Я наполнил горячей водой здоровенную пиалу и сделал осторожный глоток. Если закрыть глаза и напрячь воображение, вполне можно внушить себе, что пьешь очень слабый несладкий чай – все лучше, чем ничего!
– Так что я могу сделать, чтобы ты проникся желанием выполнить мою просьбу? – настойчиво спрашивал Таонкрахт. – Неужели тебя не прельщают души моих слуг?
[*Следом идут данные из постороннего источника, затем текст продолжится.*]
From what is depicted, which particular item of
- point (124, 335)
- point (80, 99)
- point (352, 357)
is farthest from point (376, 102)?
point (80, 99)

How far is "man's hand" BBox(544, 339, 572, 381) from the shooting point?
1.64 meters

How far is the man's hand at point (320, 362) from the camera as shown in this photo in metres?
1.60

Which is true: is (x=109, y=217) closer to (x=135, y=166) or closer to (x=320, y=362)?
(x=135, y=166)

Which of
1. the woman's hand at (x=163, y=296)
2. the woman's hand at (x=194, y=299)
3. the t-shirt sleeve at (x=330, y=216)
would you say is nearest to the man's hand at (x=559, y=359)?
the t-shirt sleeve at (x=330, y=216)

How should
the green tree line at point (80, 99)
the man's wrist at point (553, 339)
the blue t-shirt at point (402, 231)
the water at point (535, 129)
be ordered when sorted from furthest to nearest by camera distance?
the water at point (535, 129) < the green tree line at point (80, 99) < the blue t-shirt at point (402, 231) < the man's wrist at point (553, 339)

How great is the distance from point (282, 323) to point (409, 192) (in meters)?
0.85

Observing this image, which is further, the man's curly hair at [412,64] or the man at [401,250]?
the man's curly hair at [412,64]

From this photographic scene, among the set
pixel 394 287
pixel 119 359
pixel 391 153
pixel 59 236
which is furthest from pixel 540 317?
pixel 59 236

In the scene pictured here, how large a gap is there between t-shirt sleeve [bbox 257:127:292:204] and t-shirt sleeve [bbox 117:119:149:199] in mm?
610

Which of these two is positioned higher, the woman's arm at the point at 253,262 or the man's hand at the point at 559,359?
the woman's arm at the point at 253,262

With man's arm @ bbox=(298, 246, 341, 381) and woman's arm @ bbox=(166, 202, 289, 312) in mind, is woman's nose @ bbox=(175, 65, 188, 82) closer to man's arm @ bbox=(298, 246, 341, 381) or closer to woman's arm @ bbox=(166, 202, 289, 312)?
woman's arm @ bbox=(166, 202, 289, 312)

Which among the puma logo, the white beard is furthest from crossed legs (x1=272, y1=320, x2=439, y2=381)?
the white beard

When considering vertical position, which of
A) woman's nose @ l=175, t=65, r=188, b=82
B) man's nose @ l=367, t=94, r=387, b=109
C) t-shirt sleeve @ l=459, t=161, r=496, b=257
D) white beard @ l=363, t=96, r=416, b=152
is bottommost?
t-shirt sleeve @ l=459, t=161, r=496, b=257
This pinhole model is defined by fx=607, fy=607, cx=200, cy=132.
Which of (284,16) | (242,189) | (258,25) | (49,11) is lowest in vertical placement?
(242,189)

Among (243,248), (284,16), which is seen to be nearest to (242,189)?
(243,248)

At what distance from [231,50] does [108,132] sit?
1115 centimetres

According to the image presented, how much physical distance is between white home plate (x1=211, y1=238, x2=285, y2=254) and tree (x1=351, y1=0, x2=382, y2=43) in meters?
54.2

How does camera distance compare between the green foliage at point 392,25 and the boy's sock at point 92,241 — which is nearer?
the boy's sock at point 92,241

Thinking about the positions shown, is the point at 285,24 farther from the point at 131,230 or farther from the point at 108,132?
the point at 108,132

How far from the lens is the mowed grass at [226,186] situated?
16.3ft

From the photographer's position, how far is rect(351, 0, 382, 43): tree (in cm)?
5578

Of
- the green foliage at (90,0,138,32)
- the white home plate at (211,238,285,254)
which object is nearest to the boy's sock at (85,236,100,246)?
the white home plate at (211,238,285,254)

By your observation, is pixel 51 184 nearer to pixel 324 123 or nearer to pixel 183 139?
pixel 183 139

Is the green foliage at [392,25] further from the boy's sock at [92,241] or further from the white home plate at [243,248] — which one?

– Маловато будет! – ухмыльнулся я. – Какая-то пара сотен – нашел чем удивить.
– Я могу добыть больше! – Таонкрахт снова приложился к «сибельтуунгскому черному», звучно рыгнул и пообещал: – Сделаем! Мои соседи меня боятся. Если я потребую, чтобы они…
– А это кто такой? – перебил я его.
В зал вошло совершенно невероятное существо. Представьте себе человека, одетого в своеобразную паранджу до колен, сшитую из толстого войлока, этакий серый холм на худых ногах, обутых в матерчатые сапоги, с сумрачно-серьезным лицом, выглядывающим из овального отверстия в соответствующем месте.
– Здесь никого нет, – Таонкрахт огляделся по сторонам. – Тебе примерещилось, – решил он.
– Ничего себе – примерещилось! – возмутился я.
Меньше всего на свете мне сейчас хотелось, чтобы этот живой холмик оказался галлюцинацией. То, что мне волей-неволей приходилось принимать в качестве реальности, было способно свести с ума и без дополнительных наваждений. Я ткнул пальцем в сторону войлочного незнакомца и спросил:
– А это что за палатка на ножках?
Услышав меня, диковинный экспонат поспешно ретировался, а Таонкрахт непонимающе уставился на меня.
– Что ты имеешь в виду? Я никого не видел… А как он выглядел – тот, кого ты увидел?
– Я же говорю – палатка на ножках… Такой серый войлочный холм с дыркой, из которой выглядывала чья-то любопытная рожа.
– Да ведь это был Габара! – Таонкрахт смотрел на меня с суеверным ужасом. – И ты его увидел! Ты воистину всемогущее существо!